Beverly Ahnert of University Place: “My daughter was 10 years old and not quite as enthusiastic as my friend Barbara and I were. I also took the 12-year-old neighbor girl so it could look like we were going to take the kids.
“Soon a black limo of some kind roared out on the football field, and out jumped Elvis, in black pants and a gold lamé jacket. (He) jumped up on the makeshift stage, ran his fingers through his hair and sang ‘Heartbreak Hotel.’ I jumped up and down, yelled and yelled some more, enjoying each note Elvis sang. Well, my daughter and her friend were almost embarrassed to tears to see me making such a spectacle of myself and sat down on the floor of the stadium seats so that no one would know they were with us.
But we did not care one bit.”

Winters: “He had a natural and perfect timing and was a real tease. The audience was in the palm of his hand. He would stand perfectly still one minute, and they would go silent, and he would get a gleam in his eye and then snap his fingers, and the entire bowl went crazy with screams. Then he would laugh and continue to sing.”

Nona Stephenson, 83, of Eatonville: “We hadn’t been seated too long when I borrowed (my friend’s) binoculars and put (them) on Elvis’s face. … And you could see he was just having a ball. I’d never forget that vision.”

Winters: “At one point, he stepped off the stage onto the ground, and a girl scooped up the dirt where he had stepped and put it into her purse!” 

Meyer (photographed scooping Elvis dirt by The News Tribune): “They had a barricade set up in the front, and they had some young men in black pants and white shirts. And for some reason my girlfriend and I went right through the barricades. And what I was doing when they took that picture was I was picking up some dirt from where he walked for a girl who was on the other side of the barricades. She had a baby food jar.”

Heldreth: “Most of us had these fruit jars or napkins or whatever they could gather to scoop up this dirt that he walked on. And at that time, girls wore skirts that were full circle – and they were cut out of felt.
The poodle skirts, and you wore all those petticoats underneath them. So here you’re down on your hands and knees scooping up dirt in a skirt you can’t wash, you have to dry clean. So we had to go home and have our mothers look at us like we’d been scrambling in the mud or something.”

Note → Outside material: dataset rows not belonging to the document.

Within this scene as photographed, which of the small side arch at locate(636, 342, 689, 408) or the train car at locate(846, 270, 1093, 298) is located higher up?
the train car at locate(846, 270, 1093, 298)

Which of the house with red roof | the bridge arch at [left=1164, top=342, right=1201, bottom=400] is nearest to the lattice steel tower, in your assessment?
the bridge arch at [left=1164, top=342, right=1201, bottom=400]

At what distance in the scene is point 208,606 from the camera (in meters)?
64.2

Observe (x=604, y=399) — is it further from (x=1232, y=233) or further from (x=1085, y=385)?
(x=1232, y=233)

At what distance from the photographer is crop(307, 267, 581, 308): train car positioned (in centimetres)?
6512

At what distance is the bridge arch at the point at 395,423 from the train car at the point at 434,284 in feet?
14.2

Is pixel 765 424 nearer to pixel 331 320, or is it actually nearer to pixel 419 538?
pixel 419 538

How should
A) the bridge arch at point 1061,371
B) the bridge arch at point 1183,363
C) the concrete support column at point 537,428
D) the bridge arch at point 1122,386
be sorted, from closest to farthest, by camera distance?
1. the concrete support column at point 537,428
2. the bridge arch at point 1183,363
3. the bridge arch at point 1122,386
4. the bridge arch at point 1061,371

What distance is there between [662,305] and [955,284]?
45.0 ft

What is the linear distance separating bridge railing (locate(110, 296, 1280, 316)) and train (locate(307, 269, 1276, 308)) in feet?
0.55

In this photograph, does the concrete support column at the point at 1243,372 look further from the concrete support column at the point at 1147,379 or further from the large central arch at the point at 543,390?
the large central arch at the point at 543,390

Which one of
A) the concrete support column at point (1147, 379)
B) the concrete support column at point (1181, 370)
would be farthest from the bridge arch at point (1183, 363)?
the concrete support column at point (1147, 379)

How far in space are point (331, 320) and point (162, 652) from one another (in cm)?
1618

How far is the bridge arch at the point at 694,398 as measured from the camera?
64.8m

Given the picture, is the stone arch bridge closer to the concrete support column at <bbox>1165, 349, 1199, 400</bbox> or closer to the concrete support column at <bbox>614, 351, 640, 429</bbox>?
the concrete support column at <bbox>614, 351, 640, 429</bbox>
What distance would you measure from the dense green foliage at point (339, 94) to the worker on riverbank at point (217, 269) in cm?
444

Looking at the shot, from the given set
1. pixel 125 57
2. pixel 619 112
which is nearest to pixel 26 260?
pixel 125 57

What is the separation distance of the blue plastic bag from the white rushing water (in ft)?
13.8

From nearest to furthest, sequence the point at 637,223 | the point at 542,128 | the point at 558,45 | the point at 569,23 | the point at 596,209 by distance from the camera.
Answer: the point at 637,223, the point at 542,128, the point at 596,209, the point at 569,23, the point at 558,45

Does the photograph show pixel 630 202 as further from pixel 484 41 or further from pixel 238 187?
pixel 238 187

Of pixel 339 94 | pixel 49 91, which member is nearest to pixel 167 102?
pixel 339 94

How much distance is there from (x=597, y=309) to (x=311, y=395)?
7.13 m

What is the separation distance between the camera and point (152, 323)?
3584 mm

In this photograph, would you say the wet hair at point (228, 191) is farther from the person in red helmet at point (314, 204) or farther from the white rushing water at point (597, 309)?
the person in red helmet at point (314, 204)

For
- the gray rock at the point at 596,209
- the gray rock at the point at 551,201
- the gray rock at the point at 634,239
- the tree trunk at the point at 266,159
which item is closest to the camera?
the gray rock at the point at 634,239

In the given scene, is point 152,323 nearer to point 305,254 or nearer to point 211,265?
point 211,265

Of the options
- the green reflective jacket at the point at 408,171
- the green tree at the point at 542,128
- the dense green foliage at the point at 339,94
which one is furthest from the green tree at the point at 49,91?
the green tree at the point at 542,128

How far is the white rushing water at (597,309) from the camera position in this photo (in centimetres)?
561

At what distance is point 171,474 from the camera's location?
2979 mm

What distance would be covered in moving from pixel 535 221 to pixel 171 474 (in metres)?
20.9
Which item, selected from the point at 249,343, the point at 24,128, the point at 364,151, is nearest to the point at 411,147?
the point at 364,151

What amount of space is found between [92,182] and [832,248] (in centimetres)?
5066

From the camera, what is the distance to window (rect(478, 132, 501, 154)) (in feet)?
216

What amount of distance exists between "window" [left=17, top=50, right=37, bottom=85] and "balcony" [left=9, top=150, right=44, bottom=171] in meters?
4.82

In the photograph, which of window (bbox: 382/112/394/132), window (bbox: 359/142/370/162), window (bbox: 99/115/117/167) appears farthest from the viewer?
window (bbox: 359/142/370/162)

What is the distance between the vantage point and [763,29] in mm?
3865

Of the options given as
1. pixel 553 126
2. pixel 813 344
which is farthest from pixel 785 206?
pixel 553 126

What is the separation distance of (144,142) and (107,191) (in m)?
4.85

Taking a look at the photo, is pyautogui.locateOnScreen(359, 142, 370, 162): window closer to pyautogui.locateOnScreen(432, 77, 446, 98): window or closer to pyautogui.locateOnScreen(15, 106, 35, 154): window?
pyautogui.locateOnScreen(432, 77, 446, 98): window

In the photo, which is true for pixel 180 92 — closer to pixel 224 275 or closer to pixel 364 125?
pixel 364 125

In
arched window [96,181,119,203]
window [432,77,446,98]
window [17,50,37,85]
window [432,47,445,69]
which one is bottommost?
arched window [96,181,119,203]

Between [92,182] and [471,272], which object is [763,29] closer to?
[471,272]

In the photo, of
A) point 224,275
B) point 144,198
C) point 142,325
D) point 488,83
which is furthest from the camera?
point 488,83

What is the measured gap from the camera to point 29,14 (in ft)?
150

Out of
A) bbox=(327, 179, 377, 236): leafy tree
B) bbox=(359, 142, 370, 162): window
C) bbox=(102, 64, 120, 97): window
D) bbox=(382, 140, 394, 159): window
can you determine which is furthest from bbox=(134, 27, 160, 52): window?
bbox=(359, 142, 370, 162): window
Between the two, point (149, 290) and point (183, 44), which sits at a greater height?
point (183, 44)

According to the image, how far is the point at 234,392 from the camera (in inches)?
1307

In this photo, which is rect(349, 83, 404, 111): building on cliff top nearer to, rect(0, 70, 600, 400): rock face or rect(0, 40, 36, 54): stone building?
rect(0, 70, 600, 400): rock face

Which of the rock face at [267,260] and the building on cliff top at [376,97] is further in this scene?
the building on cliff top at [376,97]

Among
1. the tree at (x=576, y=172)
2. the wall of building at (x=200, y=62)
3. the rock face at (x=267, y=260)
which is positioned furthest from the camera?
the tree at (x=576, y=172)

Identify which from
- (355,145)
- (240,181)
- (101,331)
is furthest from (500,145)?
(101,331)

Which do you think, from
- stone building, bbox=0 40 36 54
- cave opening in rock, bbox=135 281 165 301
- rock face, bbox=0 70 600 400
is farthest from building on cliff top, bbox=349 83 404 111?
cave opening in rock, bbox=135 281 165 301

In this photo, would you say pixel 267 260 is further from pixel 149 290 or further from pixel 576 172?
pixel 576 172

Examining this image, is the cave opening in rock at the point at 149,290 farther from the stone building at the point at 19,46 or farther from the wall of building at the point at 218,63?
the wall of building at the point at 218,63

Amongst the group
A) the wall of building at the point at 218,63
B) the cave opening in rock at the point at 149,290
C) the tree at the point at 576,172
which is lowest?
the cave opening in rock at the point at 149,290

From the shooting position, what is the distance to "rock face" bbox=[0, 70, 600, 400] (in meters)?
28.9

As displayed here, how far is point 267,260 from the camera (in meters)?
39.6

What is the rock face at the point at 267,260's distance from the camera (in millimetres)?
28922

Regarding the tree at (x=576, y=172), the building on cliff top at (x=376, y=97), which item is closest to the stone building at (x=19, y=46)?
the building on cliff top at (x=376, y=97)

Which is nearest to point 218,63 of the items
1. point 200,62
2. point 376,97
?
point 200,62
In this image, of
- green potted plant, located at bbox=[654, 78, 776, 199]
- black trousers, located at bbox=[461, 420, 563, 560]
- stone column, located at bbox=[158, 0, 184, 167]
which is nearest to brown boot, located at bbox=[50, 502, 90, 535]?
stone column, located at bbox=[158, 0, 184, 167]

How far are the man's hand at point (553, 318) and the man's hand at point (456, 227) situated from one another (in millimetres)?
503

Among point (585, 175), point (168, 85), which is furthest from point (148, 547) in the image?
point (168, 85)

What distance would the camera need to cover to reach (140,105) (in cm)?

Ahnert: “I did not realize that it was a historical and hysterical moment, and have always been glad that I got to be there and see young Elvis at the beginning of his huge career. How could we know that he would be the King for so many years? I did see Elvis two more times, once in Las Vegas and once in Hawaii. But it was never, ever as exciting as that first time.”

Rice: “Elvis was a great entertainer, and I was always glad we had gone to see him. I still listen to his CDs almost every day and enjoy them every bit as much as I did 50 years ago.”

Norman: “When you go to Graceland there’s always reporters there. And they just randomly pick people. (Once) I told them about my jar of dirt and how one day when I was moving it fell off the shelf in the cupboard and my husband sucked it up with a vacuum and I was devastated. Goodness sake, it probably lasted 20 years. To everyone else it was just dirt in a mayonnaise jar. But to me it was a treasured footprint.”